Jérôme Fourquet : Quand on leur demande si les catholiques bénéficient d’un traitement de faveur ou si au contraire on est plus sévère vis-à-vis de l’Eglise catholique que des autres religions en France, les Français sont très partagés : 46% considèrent qu’on les traite de la même façon ; quasiment la même proportion estime qu’on les juge plus sévèrement (25%) et moins sévèrement (29%). C’est donc très équilibré au plan global.

Néanmoins, les choses se précisent très clairement quand on analyse les résultats selon l’appartenance religieuse et le degré de pratique : 47% des catholiques pratiquants (une majorité relative) dit "nous sommes traités plus sévèrement", 18 % disent "moins sévèrement", et 35% "de la même façon".  On retrouve bien là aussi une logique de protection et de défense des catholiques pratiquant qui font bloc avec leur institution qu'ils estiment attaquée avec une dureté excessive, en raison du fait qu'il s'agit de l'Eglise.

Chez les non-pratiquants, 33% disent que les catholiques sont traités "plus sévèrement" et 43% "de la même façon". Il y a un vrai différentiel entre les deux groupes. Et chez ceux qui sont sans religion ou adeptes d’une autre religion, le score descend encore à 15% pour "plus sévèrement" au profit de ceux qui disent "moins sévèrement" ou "de la même façon". Le regard est donc très différencié selon le degré d’implication dans la foi catholique.

Les plus pratiquants sont quasiment 1 sur 2 à estimer qu’ils sont systématiquement moins bien traités que les autres religions. Il y a un sentiment de discrimination qui se renforce et qui est, selon moi, beaucoup plus répandue en cette période où l’Eglise catholique est sous le feu de la critique.

Père Laurent Stalla-Bourdillon, partagez-vous cette opinion de 47% des catholiques pratiquants ?  Pourquoi selon vous un nombre important de catholiques estiment que leur religion fait l'objet d'un traitement de "défaveur" ? Et comment expliquer le fait qu'ils jugent malgré tout qu'il est facile d'être catholique en France ?

Père Laurent Stalla-Bourdillon : Si les catholiques pratiquants estiment être traités plus sévèrement, c’est aussi parce que la société de son côté n’entend pas laisser émerger les identités religieuses. Elle n’entend pas se laisser dicter d’autres principes que celles qu’elle se donne. Les catholiques pratiquants ressentent la difficulté d’être reçus dans la société. Ils peinent à exprimer en quoi ce qu’ils croient, est au bénéfice de tous.

Ces catholiques qui se sentent moins bien traités que d’autres religions disent que la laïcité – la neutralité de l’Etat – a gagné la société qui se voulant elle aussi neutre, n’admet pas leur expression religieuse.

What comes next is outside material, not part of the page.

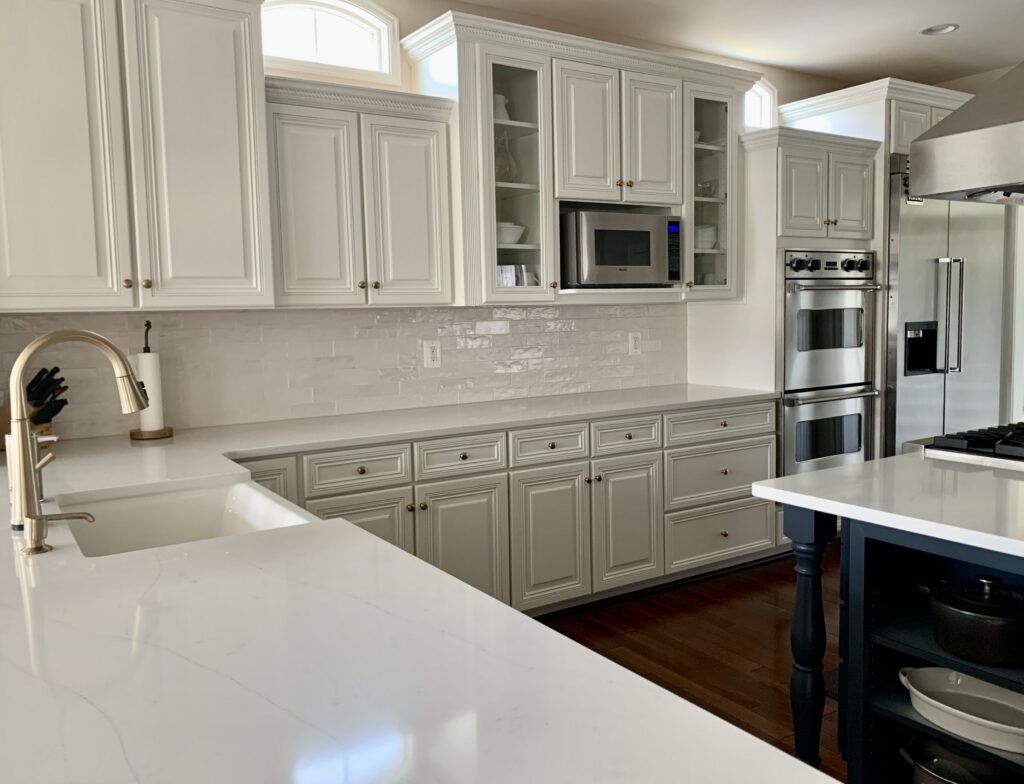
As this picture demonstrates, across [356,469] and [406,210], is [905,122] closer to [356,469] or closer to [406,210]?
[406,210]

Et si les catholiques ont le sentiment d’être plus durement traités, c’est parce que nous sommes dans une période où la société tend à regarder le "passif du passé". L’apport du christianisme au développement des peuples est globalement ignoré, même si tant d’aspects de nos vies et de notre organisation procèdent directement des apports du christianisme. En cela, les catholiques pratiquants ne se sentent pas reçus.

Il n’est pas déplacé de dire que ni la sphère politique, ni la sphère médiatique n’ont perçu la nécessité de faire droit à la richesse de l’héritage chrétien. Ainsi, les catholiques pratiquants ressentent une profonde ingratitude alors qu’ils s’efforcent de conserver au bénéfice de tous les acquis du christianisme. Ces acquis fondent pourtant notre devise républicaine. Notre époque veut les fruits sans considération pour les racines qui les rendent possibles…

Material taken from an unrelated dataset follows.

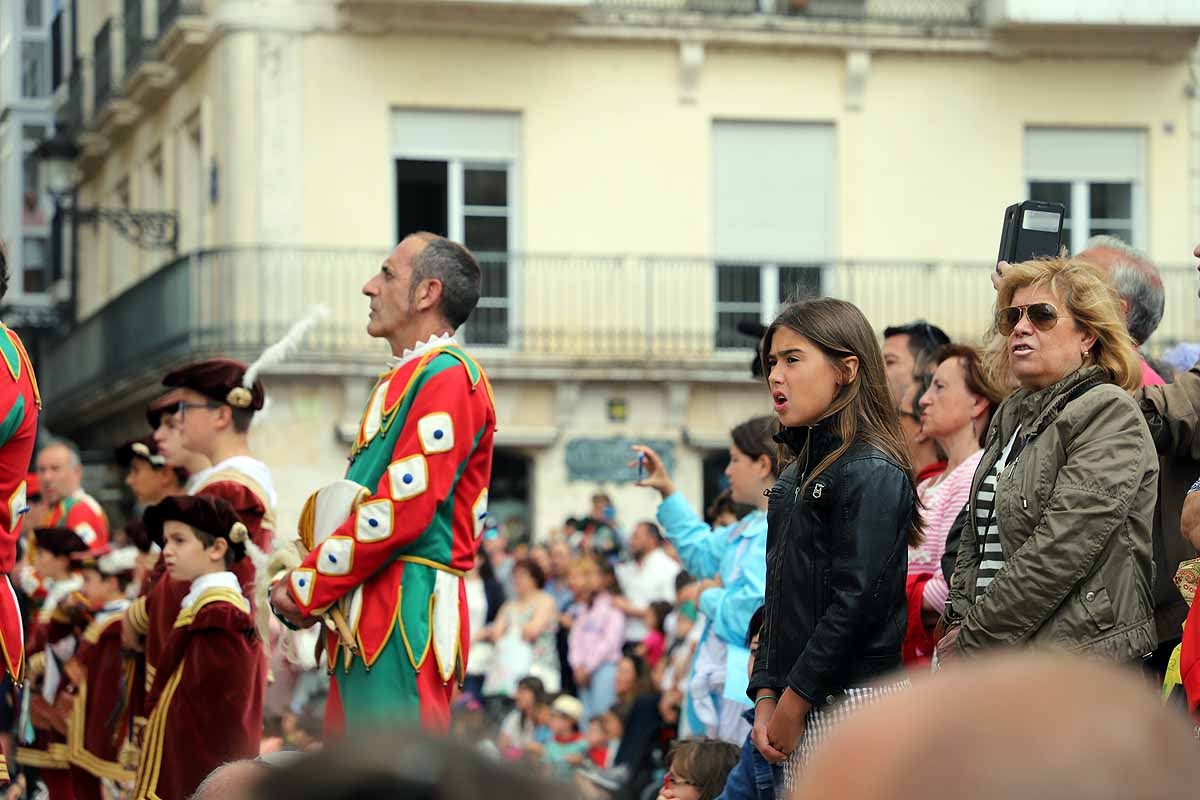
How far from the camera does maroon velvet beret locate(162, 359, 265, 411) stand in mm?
7648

Quelles sont les différences de traitement que l'on peut effectivement constater entre le catholicisme et les autres religions pratiquées en France ? 

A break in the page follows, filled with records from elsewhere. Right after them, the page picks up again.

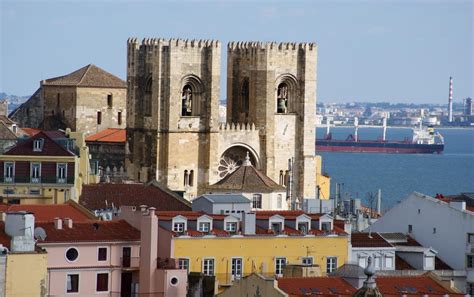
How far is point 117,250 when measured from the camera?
52.4 metres

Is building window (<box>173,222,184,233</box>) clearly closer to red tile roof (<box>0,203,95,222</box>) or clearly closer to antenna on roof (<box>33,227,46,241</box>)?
red tile roof (<box>0,203,95,222</box>)

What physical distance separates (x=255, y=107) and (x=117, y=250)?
146 feet

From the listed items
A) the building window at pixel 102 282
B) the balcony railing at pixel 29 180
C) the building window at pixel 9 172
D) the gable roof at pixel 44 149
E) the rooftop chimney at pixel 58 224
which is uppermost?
the gable roof at pixel 44 149

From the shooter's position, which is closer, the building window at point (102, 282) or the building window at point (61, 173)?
the building window at point (102, 282)

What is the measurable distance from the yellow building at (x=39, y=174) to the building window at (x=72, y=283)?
1461 centimetres

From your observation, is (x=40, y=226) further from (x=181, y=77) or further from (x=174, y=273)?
(x=181, y=77)

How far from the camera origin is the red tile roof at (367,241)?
188 ft

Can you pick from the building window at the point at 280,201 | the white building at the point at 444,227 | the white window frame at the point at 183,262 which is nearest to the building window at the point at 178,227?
the white window frame at the point at 183,262

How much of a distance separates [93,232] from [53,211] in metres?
6.69

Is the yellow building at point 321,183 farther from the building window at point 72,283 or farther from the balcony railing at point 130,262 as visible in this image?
the building window at point 72,283

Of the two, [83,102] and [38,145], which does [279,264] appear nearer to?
[38,145]

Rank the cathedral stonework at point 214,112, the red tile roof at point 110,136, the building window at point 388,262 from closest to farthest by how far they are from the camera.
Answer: the building window at point 388,262 → the cathedral stonework at point 214,112 → the red tile roof at point 110,136

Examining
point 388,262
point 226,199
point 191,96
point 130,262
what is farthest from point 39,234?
point 191,96

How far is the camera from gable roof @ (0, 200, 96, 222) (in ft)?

Père Laurent Stalla-Bourdillon : Il faudrait préciser et distinguer le traitement politique du catholicisme et son traitement médiatique. Les deux ne se recouvrent habituellement pas. Votre question induit un jeu concurrentiel du traitement des religions avec le sous-entendu que les catholiques seraient moins bien traités, légitimant ainsi leurs plaintes.

Jusqu’où peut-on dire que les catholiques sont victimes d’un traitement plus défavorable ? Certes, les actes de malveillances contre les églises sont nombreux et peu médiatisés. Certes, les remarques blessantes à l’égard des catholiques semblent incessantes, certes la volonté d’effacer la visibilité de l’héritage chrétien est récurrent à travers les débats sur les crèches à Noël, sur les sonneries des cloches, mais nous sommes loin des tensions et des violences du XIXème siècle. Les attaques se retournent généralement contre ceux qui les lancent.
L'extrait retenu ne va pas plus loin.